### Directions
1. In the thread about wiper motors, change "wiper motor" to "windshield motor" and give the passage from "Hey guys. Great" up to and including "would be appreciated.".
2. Extend the forum thread on using wiper motors from where it stops.

### Given text
Ya the mallard machine spins WAY too fast. If you know your electronics well enough you could slow it down just give it high reistance, there are many different ways to do this


----------



## nobes

Yeah i figured it would, i'm not smart enough to slow it down. I'm going to try some wiper motors, called the local junk yard and they said 6 bucks....You must want the older motors? The new ones have a switchboard/eletrical box with them that has something to do with shuting off the vehicle. Are there any models that work the best?


----------



## Andy Weber

nobes said:


> Yeah i figured it would, i'm not smart enough to slow it down. I'm going to try some wiper motors, called the local junk yard and they said 6 bucks....You must want the older motors? The new ones have a switchboard/eletrical box with them that has something to do with shuting off the vehicle. Are there any models that work the best?


1990 chevy is a basic one


----------



## Tuleman

Hey guys. Great thread. I have a rotary built like the pics above, but still need help. I bought a wiper motor out of a 95 ford bronco from the local salvage place. It has a 6 wire harness coming out of the thing. I had thought that the wires were for the different delay times for the intermittent wipers and would be able to pick my speed from the different wires. I haven't been able to figure out how to get the thing hooked to a battery and run. In fact, haven't been able to get any combination of the wires to even make the thing turn. Any help would be appreciated.

### Recorded data

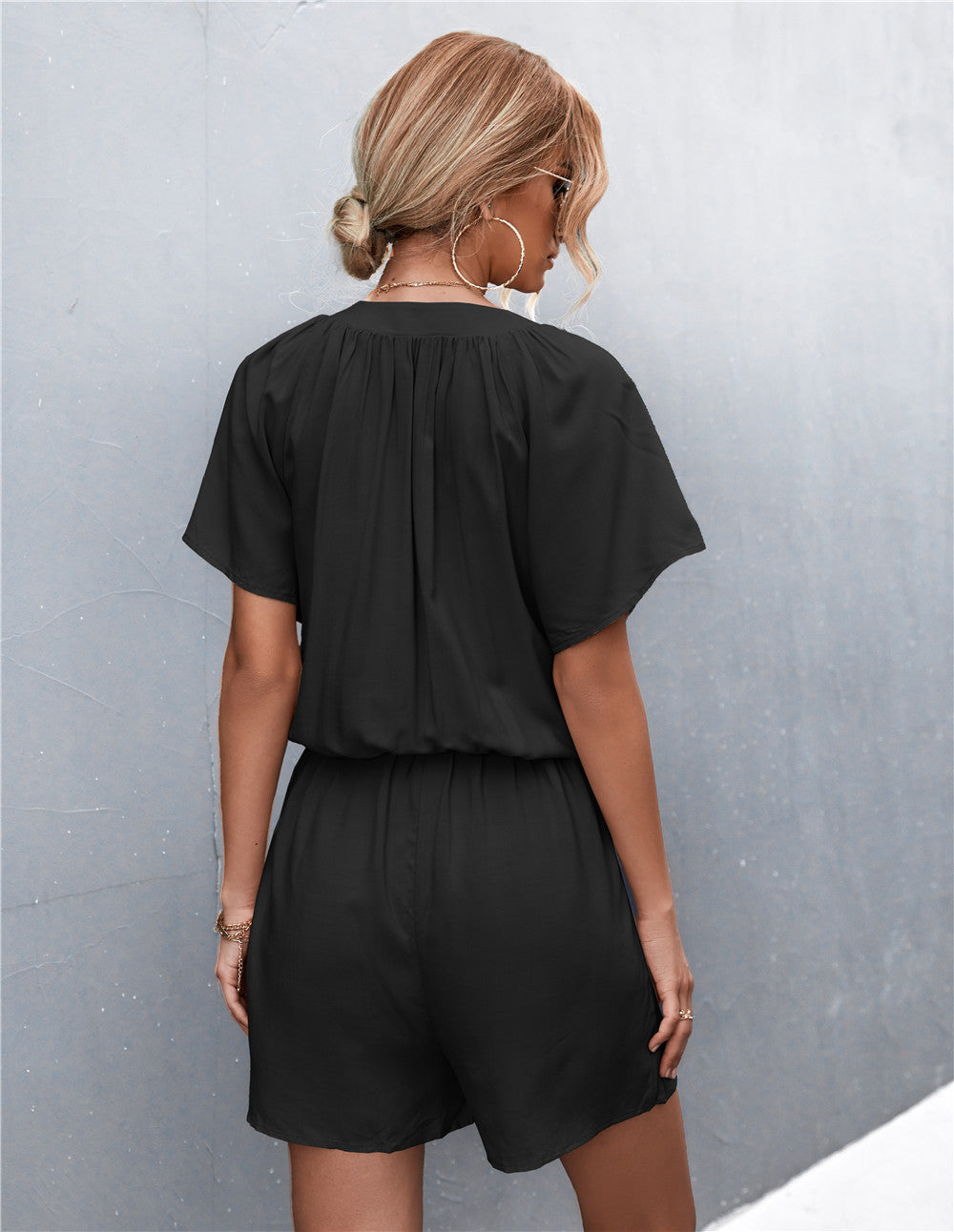 Buttoned Gather Detail Romper  Jumpsuits & Rompers- Doll Fits
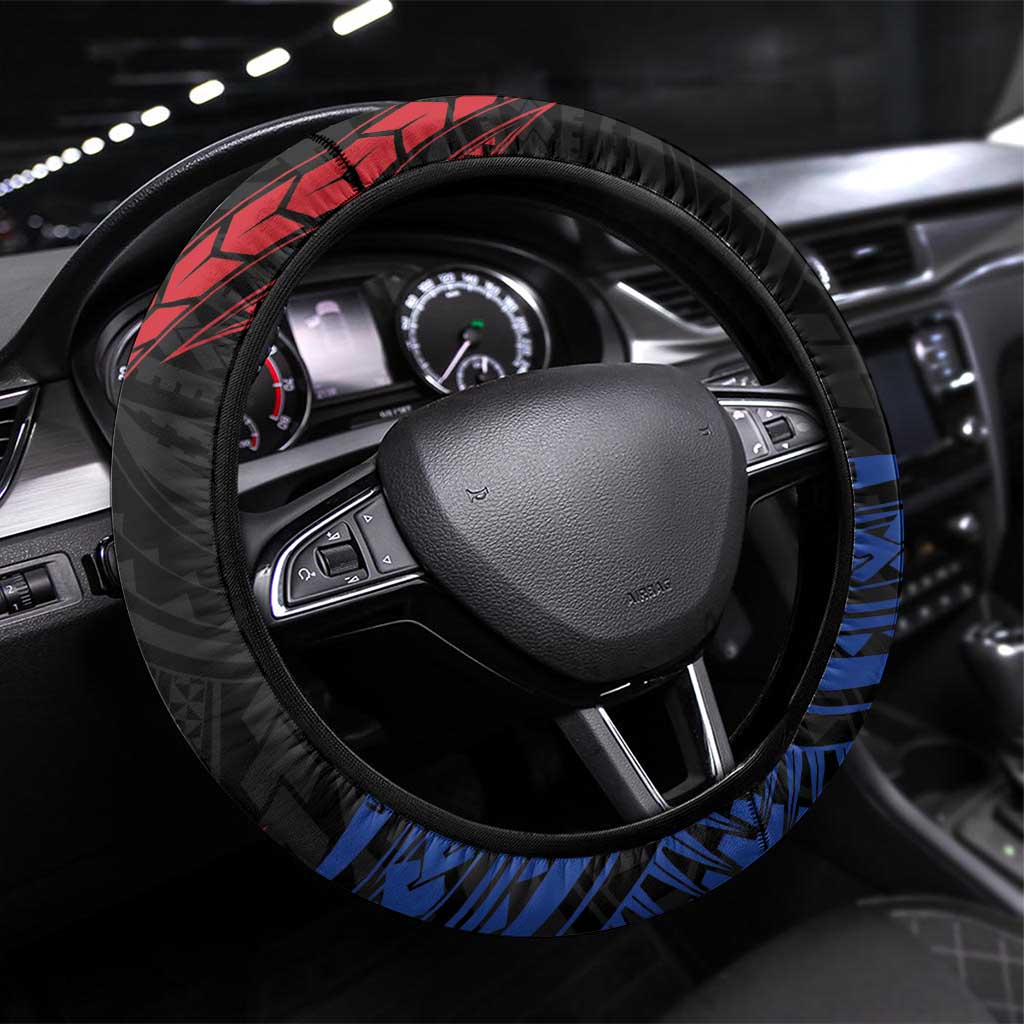 Lapulapu The First Filipino Hero Steering Wheel Cover Polynesian Pattern LT01 Universal Fit Black - Polynesian Pride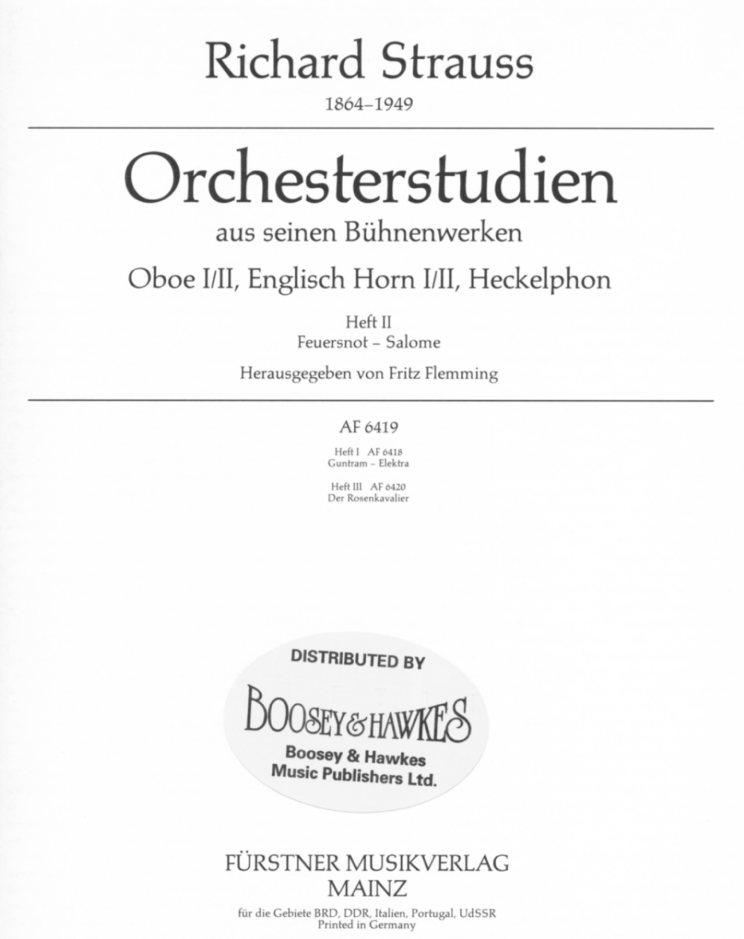 Orchesterstudien Oboe - R. Strau Werke<br>Bd. 2 - herausgegeben von F. Flemming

### Answers to the tasks
1.
Hey guys. Great thread. I have a rotary built like the pics above, but still need help. I bought a windshield motor out of a 95 ford bronco from the local salvage place. It has a 6 wire harness coming out of the thing. I had thought that the wires were for the different delay times for the intermittent wipers and would be able to pick my speed from the different wires. I haven't been able to figure out how to get the thing hooked to a battery and run. In fact, haven't been able to get any combination of the wires to even make the thing turn. Any help would be appreciated.

2.
Thanks,
Tim


----------



## Bluekilla

Seriously time is money to me. I built some only to have the motors go bad or other misc crap go wrong. Spend the money and buy a lightweight one from sillosocks. With a remote.  Worth it in the end. Heck I got a sillosock one I will sell for $150.


----------



## Andy Weber

Tuleman said:


> Hey guys. Great thread. I have a rotary built like the pics above, but still need help. I bought a wiper motor out of a 95 ford bronco from the local salvage place. It has a 6 wire harness coming out of the thing. I had thought that the wires were for the different delay times for the intermittent wipers and would be able to pick my speed from the different wires. I haven't been able to figure out how to get the thing hooked to a battery and run. In fact, haven't been able to get any combination of the wires to even make the thing turn. Any help would be appreciated.
> 
> Thanks,
> Tim


It should have that six plug harness and then a 2 or 4 wire plug on top. Choose one of those and then any of the others for speed


----------



## Tuleman

No other plugs or wires on it. Not sure what to do with it....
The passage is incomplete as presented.